O Banco Central voltou a intervir pesado no câmbio, ontem. Se
estimativas de mercado estiverem
corretas, é possível que o BC tenha gasto, em uma semana, algo
perto de US$ 1,4 bilhão no mercado à vista, mais R$ 5,4 bilhões líquidos em títulos indexados, para
tentar segurar o câmbio. Mesmo
assim, foi difícil segurar a cotação
perto de R$ 2,30 por dólar.
Tudo indica que, após deixar o
câmbio se acomodar alguns dias,
para ver até onde podia cair, várias empresas estão se convencendo que R$ 2,30 é um bom preço
para voltar a comprar proteção
contra alta ("hedge"), o que pressiona a cotação. Ontem, esta pressão foi clara. O BC tem bala na
agulha para tentar forçar uma
nova queda de patamar, mas corre o risco de gastar demais, o que
seria um convite aos especuladores para testá-lo.
É uma má notícia. O câmbio a
R$ 2,30 não é baixo o suficiente
para dar tranquilidade em relação à dívida pública. O banco
CSFB-Garantia calcula que, se o
câmbio ficar em R$ 2,30, a dívida
líquida fecha o ano em 53% do
PIB (supondo um crescimento de
2,5%, IPCA de 5,9% e juros médios de 17,75%). Como ainda é
preciso somar mais 1% do PIB por
conta do saneamento dos bancos
federais, a dívida líquida fecharia
em 54% do PIB, comparado a
49,3% em 2000. Um resultado
mais do que decepcionante para
um país que está gerando um dos
maiores superávits primários do
mundo (6,1% do PIB de janeiro a
abril e previsão de 3% no ano).
Desde que lançou a proposta de
renegociação, Ciro Gomes trabalhou na idéia. Ele argumenta que
sua proposta não é nada mais do
que Domingo Cavallo acabou de
fazer na Argentina, com aplauso
do FMI: trocar dívida curta por
dívida mais longa, de forma voluntária, oferecendo juros mais
atraentes como estímulo. Irônico,
Ciro diz que, como Cavallo deu
um nome inglês à sua operação,
"swap", as pessoas gostaram.
O argumento central de Ciro é
que, tentar resolver o problema
da dívida interna pela ortodoxia,
gerando superávits fiscais crescentes, custa caro para a economia e não funciona. Duas outras
opções ele rejeita: um calote ou
desvalorizar a dívida deixando a
inflação disparar. Sobra uma renegociação voluntária, induzida
pelo governo. À la Cavallo.
Ele acha que pode sentar à mesa com grandes detentores da dívida, como os fundos de pensão, e
convencê-los a aceitar uma ampliação de prazo, em troca de
maiores juros. Sabe-se que já andou sondando alguns fundos. A
dívida está pulverizada entre milhares de investidores, mas a
maior parte está concentrada em
poucos administradores e bancos.
O problema da proposta de Ciro
é idêntico ao de Cavallo. Mesmo
que a operação seja um sucesso,
como foi na Argentina, ela implica em ganhar alguns anos de
tranquilidade, mas piorar o custo
da dívida a longo prazo. Só funciona se, durante os anos de tranquilidade, a economia crescer
muito e com uma política fiscal
consistente.
────────────────────
### INSTRUÇÃO ESCRITA:
Redija a continuação do texto sobre câmbio e dívida pública, começando logo após a última frase apresentada acima. A listagem a seguir constitui material independente do texto sobre câmbio e dívida pública.
────────────────────
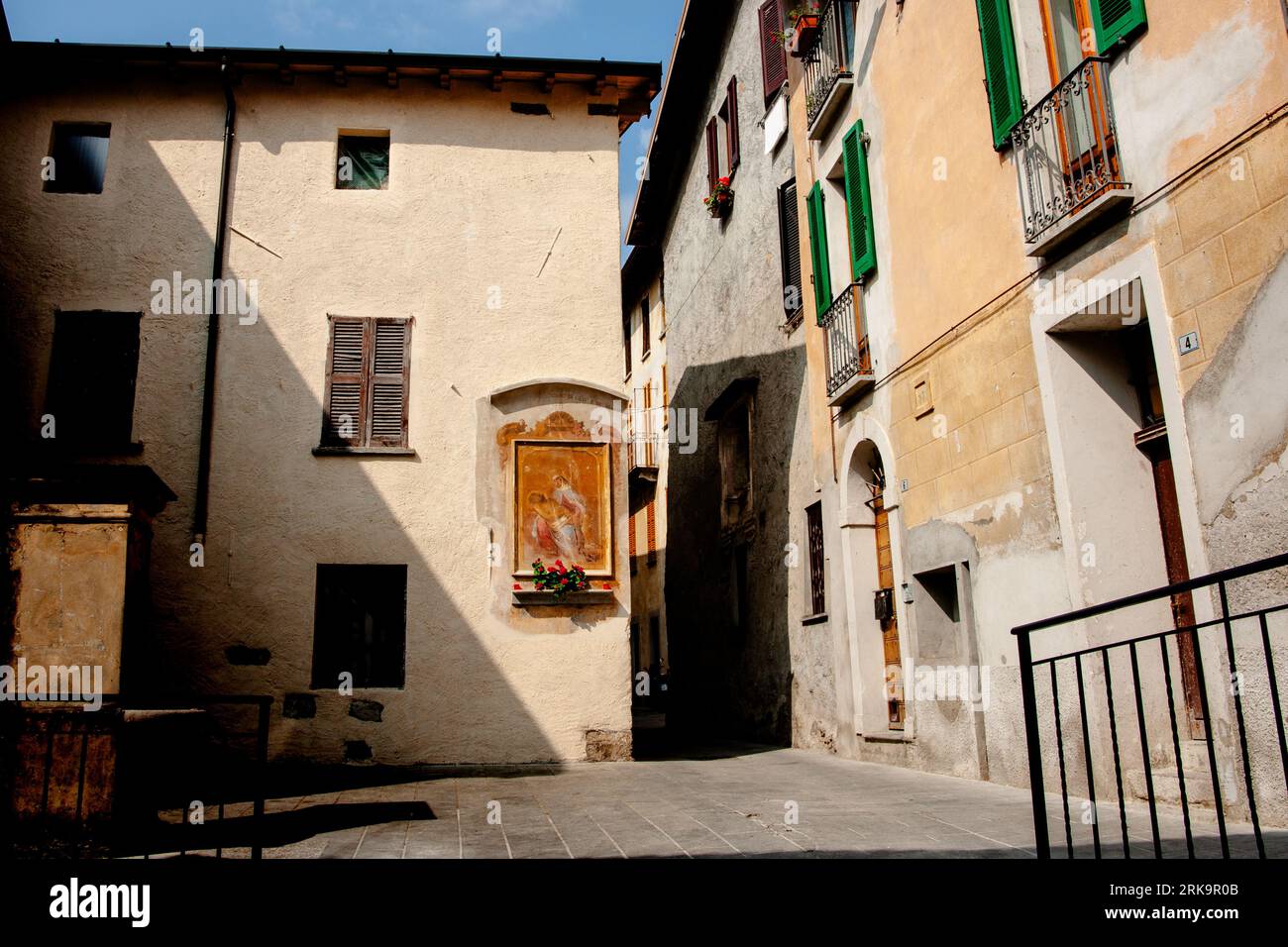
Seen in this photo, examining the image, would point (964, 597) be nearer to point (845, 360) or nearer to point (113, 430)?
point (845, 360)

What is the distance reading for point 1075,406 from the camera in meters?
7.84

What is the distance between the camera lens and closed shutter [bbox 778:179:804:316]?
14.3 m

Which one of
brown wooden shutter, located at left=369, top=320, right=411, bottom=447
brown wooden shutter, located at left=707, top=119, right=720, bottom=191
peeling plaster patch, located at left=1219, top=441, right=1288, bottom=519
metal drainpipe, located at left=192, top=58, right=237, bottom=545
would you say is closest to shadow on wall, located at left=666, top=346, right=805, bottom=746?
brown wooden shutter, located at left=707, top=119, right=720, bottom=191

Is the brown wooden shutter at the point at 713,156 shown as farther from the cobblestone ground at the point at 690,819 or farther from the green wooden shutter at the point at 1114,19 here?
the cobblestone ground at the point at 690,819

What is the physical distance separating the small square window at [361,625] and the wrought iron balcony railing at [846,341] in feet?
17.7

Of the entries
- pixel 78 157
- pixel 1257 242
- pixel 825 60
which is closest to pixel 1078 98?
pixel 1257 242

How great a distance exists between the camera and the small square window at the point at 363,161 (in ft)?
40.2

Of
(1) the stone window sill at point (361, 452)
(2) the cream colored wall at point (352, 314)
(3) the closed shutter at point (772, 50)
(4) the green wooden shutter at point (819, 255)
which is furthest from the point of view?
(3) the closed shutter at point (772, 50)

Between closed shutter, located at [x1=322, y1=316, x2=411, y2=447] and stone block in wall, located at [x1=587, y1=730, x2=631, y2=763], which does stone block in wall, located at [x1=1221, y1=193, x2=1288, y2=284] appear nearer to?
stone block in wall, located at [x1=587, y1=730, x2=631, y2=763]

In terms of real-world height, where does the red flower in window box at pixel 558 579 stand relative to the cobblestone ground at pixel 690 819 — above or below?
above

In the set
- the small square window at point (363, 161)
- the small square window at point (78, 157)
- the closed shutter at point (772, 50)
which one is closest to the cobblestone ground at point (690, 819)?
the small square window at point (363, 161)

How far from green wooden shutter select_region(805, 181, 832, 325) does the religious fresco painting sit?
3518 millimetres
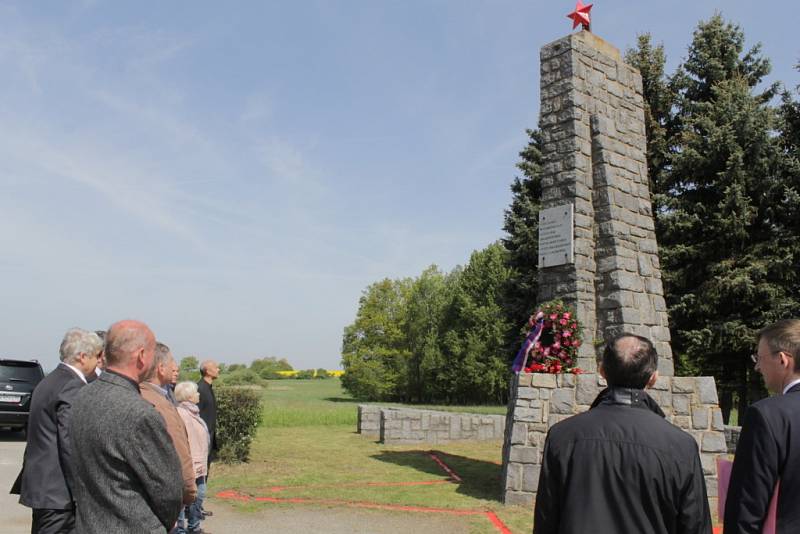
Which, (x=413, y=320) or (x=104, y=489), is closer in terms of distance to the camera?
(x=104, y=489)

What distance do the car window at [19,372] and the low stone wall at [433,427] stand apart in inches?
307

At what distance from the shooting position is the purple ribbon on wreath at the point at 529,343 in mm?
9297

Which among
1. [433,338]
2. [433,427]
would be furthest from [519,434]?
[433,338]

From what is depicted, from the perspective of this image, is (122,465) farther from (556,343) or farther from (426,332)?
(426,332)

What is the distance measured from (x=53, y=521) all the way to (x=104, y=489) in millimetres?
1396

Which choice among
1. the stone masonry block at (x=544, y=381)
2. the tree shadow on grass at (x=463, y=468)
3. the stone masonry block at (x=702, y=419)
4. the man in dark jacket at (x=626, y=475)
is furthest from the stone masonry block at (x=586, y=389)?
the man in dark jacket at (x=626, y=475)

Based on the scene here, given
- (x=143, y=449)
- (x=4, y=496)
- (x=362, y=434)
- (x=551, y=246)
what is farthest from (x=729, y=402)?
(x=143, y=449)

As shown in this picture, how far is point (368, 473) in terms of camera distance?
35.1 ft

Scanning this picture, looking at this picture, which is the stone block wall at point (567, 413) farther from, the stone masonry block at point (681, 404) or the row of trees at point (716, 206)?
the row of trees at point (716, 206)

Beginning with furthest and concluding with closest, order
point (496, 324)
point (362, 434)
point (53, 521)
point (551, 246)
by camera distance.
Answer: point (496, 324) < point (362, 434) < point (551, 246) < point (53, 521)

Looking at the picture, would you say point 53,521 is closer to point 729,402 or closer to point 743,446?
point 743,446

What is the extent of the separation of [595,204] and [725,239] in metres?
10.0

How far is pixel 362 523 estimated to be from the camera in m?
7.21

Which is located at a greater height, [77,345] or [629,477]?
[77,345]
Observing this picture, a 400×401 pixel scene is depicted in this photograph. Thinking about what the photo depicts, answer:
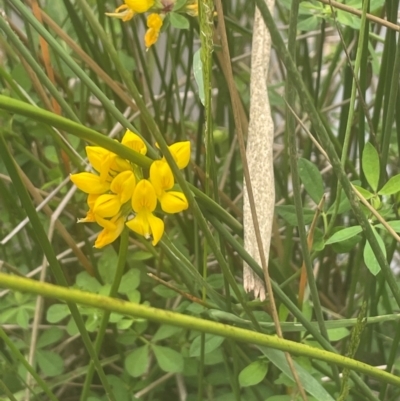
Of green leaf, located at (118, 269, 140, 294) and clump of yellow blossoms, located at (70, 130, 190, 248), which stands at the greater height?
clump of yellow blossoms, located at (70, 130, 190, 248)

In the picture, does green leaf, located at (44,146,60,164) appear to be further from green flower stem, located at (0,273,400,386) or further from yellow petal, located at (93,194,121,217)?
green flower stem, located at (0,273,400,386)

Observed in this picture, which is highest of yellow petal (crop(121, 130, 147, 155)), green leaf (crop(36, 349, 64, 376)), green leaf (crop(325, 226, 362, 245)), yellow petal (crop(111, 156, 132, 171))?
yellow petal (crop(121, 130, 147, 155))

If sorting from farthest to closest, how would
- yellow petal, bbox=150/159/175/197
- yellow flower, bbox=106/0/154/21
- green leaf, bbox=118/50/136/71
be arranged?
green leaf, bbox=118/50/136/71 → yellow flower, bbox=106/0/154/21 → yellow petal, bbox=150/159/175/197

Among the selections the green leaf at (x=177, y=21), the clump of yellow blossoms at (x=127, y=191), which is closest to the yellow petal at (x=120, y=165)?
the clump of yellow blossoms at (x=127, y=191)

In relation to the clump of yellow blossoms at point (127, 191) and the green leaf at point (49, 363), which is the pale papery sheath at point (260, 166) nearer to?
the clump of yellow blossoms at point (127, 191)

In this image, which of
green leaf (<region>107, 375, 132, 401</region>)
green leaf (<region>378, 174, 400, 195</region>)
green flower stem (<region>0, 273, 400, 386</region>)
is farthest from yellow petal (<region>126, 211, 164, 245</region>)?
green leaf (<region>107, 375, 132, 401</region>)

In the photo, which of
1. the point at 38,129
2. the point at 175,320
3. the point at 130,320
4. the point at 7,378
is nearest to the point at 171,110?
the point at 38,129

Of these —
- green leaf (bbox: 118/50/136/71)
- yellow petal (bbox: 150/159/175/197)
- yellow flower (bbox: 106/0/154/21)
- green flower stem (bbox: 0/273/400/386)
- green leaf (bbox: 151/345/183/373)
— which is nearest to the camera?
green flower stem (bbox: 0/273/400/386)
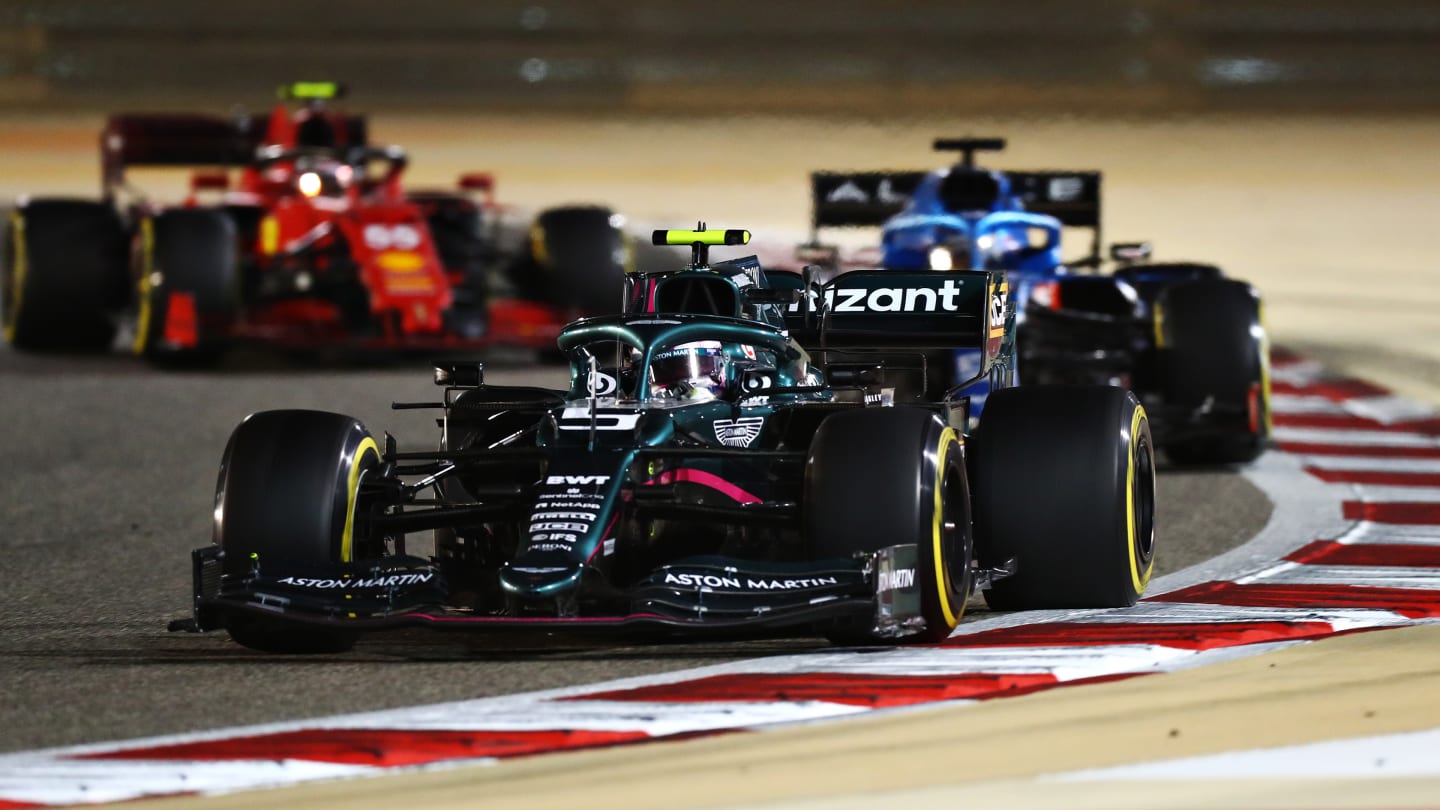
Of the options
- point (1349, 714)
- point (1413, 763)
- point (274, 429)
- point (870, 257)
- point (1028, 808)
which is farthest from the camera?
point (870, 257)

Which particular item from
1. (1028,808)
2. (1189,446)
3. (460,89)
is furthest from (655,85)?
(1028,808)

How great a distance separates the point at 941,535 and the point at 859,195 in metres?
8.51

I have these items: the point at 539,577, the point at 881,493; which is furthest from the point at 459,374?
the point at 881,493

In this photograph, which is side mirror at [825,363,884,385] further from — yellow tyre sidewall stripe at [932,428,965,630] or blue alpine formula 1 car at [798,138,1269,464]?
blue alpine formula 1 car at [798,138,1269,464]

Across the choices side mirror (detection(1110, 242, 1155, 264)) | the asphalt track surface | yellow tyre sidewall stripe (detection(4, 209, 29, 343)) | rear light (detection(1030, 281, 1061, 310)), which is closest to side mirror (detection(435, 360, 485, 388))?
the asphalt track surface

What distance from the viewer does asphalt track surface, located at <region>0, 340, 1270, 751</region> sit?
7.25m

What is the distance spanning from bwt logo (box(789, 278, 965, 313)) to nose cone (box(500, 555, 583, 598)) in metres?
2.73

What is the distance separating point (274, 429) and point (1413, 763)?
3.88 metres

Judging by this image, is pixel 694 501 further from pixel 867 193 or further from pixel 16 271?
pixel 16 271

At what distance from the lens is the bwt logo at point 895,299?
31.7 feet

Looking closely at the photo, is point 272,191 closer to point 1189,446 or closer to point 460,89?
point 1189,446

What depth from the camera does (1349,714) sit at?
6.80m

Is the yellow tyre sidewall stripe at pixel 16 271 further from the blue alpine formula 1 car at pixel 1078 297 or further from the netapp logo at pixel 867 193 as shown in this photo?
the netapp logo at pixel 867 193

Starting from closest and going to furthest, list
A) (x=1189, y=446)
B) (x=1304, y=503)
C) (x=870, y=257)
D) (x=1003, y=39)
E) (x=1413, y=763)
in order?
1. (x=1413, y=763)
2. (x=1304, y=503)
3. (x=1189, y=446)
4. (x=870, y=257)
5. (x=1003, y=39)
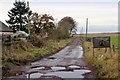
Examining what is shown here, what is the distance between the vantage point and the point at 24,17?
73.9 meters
────────────────────
### RESPOSTA CORRETA:
Ciro, é claro, acha que poderá
fazer isso. Suas propostas de reformas tributária e previdenciária
são conhecidas. A essência é acabar com a tributação sobre a produção e elevar a tributação sobre
o consumo, além de fazer uma
ampla mudança previdenciária.
Acha que poderá aprovar isso tudo com plebiscitos nacionais. Não
é simples e tem riscos.
Menos conhecidas do público
são suas opiniões sobre dois outros temas importantes: as metas
inflacionárias e a independência
do BC. Ele é claramente favorável
a um BC independente, mas desde que a mudança seja feita a
partir do novo governo, não deste.
Sobre metas inflacionárias, ele
apóia, mas com qualificações.
Acha que deve haver, sim, uma
meta de inflação a ser perseguida,
mas junto com uma meta para o
crescimento.
Ele diz que um grupo de economistas o está ajudando a montar
um modelo econômico que procure determinar quais a limitações para se atingir diferentes metas de crescimento. Por exemplo:
se o país quiser crescer 6% ao ano,
quais as restrições nas contas externas, na infra-estrutura e na inflação que haveria? Se as restrições não são facilmente superáveis, então o que seria preciso para se crescer a 5%?
A intenção é poder determinar
uma taxa mínima de crescimento
econômica que seja sustentável e
determinar que taxa de inflação
seria compatível com ela. A partir
daí, seriam fixadas as metas para
a inflação e para o PIB. O objetivo, obviamente, seria tentar perseguir o maior crescimento com a
menor inflação.
Em teoria, um BC independente
poderia ter metas simultâneas
para a inflação e o PIB. O Fed
americano, por lei, tem um mandato para perseguir estabilidade
da moeda e pleno emprego. Na
prática, um BC com os dois mandatos enfrentaria várias situações
em que poderia ter que arriscar
uma delas em favor da outra. Como a tradição do Brasil é a inflação, não a estabilidade, o mercado tenderia a desconfiar que o BC
teria um viés mais a favor do PIB
do que dos preços.
Ciro diz que quer ter alguém
com perfil conservador no BC.
Sua aposta, é que, com a dívida
interna renegociada e a área fiscal reformada, haverá melhores
condições para retomar o crescimento com juros baixos. Mais
simples de dizer do que de fazer.
É curioso notar que a idéia de
Ciro para a meta inflacionária
não está tão distante da proposta
do PT de se fazer uma Carta, com
metas para a inflação, o PIB e a
área social. Aliás, Aloizio Mercadante, do PT, também não descarta a idéia de mudanças no BC
em direção a uma maior independência, mas não da forma
proposta por este governo.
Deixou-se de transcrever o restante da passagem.